The tranquilityof the park across the road undermined the chaos that was no doubt unraveling within the expo venue. Bunny sat on a bench facing a huge fountain, trying to keep her ears closed to any carnage from the street. But no matter how determined she was, she couldn’t block out the sound of the ambulances roaring toward the location.

She wasn’t entirely sure how long she sat there, hands in her lap and her purse on the ground at her feet like a faithful dog. An hour? Two? Twelve? She stared at the water spurting up out of the fountain, sprinkling on the surface of the pool below. It reminded her of college. Her and her friends would meet there, sometimes, when she chose to join them on a rare night out.

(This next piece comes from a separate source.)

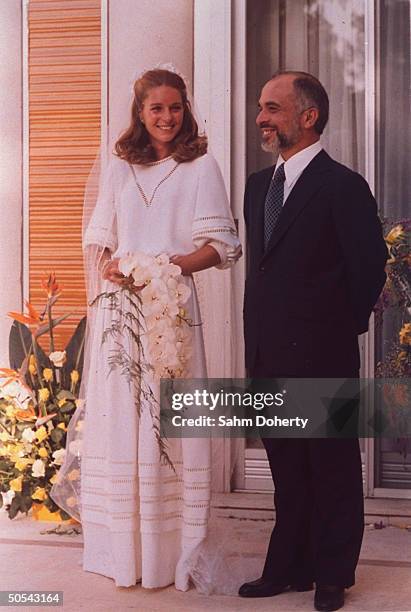 Jordan's King Hussein standing with new bride Lisa Halaby at the royal palace.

A shadow in her peripheral vision almost made her blink.

“How many?”

“You don’t need to know,” Death said. There was a note of apology in his tone, but not so much she expected him to actually offer one. He sat on the bench beside her at a comfortable distance, leaning forward. His forearms rested atop his knees, his fingers steepled and pointing subconsciously at the fountain.

Bunny clenched her teeth. “That bad, huh?”

“They’ve closed the event.”

“So they fucking should.”

She had spent a good while trying not to feel nauseous, but now that they were talking about what had happened, she could feel the bile rising again.

“Want me to go linger by the door with you?” Death asked, sounding a little hopeful. “You could slip a few more onto the books for the day.”

Her ick turned to anger at his lack of sensitivity.